I am currently running first week nutes per the recipe in the nute book for this machine…. I’m sure everything is tunable, but this is my first run, so I am trying to stay as close to the book as possible. Will swap over to 2nd week veg nutes tomorrow.

1st Week Nutes:
100 PPM

2nd Week Nutes:
200 PPM

See feeding schedule attached.
It’s been 24 days since they popped out of the rockwool




image.tiff

image.tiff
 
ttystikk

ttystikk

6,892
313
Nice setup, and complete, turn key. Dig that, even if I'm an avowed DIY guy in my grow op.

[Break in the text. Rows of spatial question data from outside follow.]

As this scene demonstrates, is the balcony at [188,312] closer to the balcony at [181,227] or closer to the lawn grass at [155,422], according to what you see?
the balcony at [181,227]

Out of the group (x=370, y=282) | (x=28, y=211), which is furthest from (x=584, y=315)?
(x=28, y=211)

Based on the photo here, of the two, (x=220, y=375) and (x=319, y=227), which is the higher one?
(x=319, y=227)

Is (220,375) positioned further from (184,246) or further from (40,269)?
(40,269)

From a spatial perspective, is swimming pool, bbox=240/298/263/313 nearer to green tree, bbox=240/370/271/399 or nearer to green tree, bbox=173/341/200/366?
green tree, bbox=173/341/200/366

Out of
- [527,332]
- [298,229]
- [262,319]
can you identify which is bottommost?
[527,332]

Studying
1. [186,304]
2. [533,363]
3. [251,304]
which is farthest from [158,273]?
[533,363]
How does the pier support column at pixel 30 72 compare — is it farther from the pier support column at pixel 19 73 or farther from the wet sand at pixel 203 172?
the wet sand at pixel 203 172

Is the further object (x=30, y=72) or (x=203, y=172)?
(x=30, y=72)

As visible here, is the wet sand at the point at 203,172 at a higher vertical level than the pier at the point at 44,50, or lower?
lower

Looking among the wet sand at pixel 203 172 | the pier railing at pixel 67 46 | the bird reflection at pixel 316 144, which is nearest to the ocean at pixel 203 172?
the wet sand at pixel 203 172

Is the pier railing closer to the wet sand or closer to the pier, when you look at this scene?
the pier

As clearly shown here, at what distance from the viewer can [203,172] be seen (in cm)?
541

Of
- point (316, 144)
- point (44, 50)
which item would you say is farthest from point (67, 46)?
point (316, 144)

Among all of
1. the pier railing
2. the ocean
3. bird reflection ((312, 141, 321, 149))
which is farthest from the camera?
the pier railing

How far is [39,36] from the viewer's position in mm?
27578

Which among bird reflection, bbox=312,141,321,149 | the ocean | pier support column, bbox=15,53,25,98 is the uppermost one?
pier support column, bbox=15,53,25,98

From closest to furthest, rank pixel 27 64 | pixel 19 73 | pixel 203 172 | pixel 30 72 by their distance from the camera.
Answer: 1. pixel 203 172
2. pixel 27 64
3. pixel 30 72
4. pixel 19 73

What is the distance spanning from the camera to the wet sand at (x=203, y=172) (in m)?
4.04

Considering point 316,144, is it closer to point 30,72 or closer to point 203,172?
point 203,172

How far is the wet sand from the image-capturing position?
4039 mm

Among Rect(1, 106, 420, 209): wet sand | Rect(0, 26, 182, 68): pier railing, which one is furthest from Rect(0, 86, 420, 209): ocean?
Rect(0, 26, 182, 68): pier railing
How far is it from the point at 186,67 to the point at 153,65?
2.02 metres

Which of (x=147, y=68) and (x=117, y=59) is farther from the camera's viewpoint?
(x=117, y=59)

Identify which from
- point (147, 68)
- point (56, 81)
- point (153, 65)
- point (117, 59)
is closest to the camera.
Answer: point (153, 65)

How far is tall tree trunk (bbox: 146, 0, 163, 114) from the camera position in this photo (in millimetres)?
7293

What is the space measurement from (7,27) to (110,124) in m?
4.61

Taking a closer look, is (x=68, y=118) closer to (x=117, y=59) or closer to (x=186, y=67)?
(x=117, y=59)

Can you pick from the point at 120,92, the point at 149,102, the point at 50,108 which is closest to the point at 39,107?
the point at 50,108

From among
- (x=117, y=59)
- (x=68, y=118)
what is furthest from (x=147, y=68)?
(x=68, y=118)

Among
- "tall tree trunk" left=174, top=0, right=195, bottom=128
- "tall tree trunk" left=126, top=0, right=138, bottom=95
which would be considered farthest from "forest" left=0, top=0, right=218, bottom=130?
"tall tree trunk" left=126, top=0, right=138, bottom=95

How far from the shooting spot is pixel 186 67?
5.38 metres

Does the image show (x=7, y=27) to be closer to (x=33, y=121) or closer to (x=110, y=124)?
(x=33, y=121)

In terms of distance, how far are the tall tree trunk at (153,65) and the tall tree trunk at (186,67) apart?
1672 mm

Buy another swamp cooler- and yes, get a swamp cooler. How does the air circulate through the cabinet? If you humidified the room the cabinet's in, would it make a difference inside?
 
TALLDOG

TALLDOG

77
8
I'm sure it would make some diff... would need to duct it into the cabinet.... I live in a very humid region... not uncommon to have humidity levels close to 100%. If I limit my MH lights to 8 - 12 hrs a day... I think my levels should be better. Do I really have a low humidity problem if it stays between 38 and 70%? Having a swamp cooler here is like having a swamp cooler in the swamp... which is just down the road. Complete w/ alligators and mosquitoes.
 
TALLDOG

TALLDOG

77
8
air circulation is accomplished via the two fans in the photo of the box... lower fan is intake and upper fan is exhaust.... I keep a small fan inside to keep em' swaying...
 
ttystikk

ttystikk

6,892
313
So the bottom line on climate control INSIDE the box is to control temps and humidity in the room OUTSIDE the box. Now that we know where to start thinking... LOL

Seriously, seal the room the cabinet is in if possible. Augment CO² in the room, get it a bit cold and too damp. Then, when the cabinet pulls air from this cold damp room, it will warm and dry to the correct readings.